SHORT TASK 1 → Rewrite the listing from its first line through the line containing "1489 centimetres", keeping every line and shifting each distance value and point coordinate in the answers up by 8.

TEXT EXTRACT →
--- --- ---

M’greet and Rudolf’s marriage, already on rocky ground, spiraled downward. When they returned to Amsterdam in 1902 she filed for separation. The Dutch courts, surprisingly, granted her request, gave her custody of little Louise Jeanne and ordered Rudolph to pay 100 guilders a month is support.  The support never came. and a bitter Rudolph publicly denounced his “evil” wife for deserting him. With out a  means of feeding or clothing her daughter she reluctantly turned the child over to her father. M’greet eked by relying on the kindness of her relatives.

Mata Hari

Mata Hari (Photo credit: Wikipedia)

--- --- ---

SHORT TASK 2 → In the passage about Mata Hari, what monthly support did the Dutch courts order Rudolph to pay?

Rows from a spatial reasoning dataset
--- --- ---

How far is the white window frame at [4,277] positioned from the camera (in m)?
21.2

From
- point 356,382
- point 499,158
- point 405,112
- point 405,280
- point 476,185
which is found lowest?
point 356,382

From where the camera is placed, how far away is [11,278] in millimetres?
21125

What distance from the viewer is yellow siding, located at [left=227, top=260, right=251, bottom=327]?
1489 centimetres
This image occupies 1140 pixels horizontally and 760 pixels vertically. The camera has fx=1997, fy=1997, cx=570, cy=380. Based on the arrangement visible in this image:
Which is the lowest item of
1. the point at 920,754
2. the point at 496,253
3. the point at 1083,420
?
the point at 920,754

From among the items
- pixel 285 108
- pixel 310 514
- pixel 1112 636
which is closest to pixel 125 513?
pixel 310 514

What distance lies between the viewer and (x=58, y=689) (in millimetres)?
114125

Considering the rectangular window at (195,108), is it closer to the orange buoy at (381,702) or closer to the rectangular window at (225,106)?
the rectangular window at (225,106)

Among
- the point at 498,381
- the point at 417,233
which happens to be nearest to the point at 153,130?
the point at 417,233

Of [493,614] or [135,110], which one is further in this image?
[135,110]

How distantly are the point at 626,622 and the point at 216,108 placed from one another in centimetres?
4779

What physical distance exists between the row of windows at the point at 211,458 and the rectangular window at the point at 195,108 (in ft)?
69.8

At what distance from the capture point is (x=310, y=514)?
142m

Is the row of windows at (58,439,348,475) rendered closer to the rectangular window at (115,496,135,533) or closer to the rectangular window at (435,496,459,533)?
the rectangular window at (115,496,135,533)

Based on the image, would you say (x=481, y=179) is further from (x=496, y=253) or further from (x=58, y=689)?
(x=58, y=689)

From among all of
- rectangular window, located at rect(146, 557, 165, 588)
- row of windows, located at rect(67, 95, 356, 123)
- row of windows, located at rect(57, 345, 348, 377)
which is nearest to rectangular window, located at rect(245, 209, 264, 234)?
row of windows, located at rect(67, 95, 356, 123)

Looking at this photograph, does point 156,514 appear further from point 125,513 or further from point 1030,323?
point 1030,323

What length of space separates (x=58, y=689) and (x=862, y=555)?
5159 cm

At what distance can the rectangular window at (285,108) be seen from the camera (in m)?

--- --- ---

FULL ANSWER 1 →
How far is the white window frame at [4,277] positioned from the camera (in m)?
29.2

From
- point 356,382
- point 499,158
- point 405,112
- point 405,280
- point 476,185
which is found lowest?
point 364,390

From where the camera is placed, how far away is [11,278] in millimetres?
21133

What distance from the viewer is yellow siding, located at [left=227, top=260, right=251, bottom=327]?
1497 centimetres

FULL ANSWER 2 → 100 guilders a month.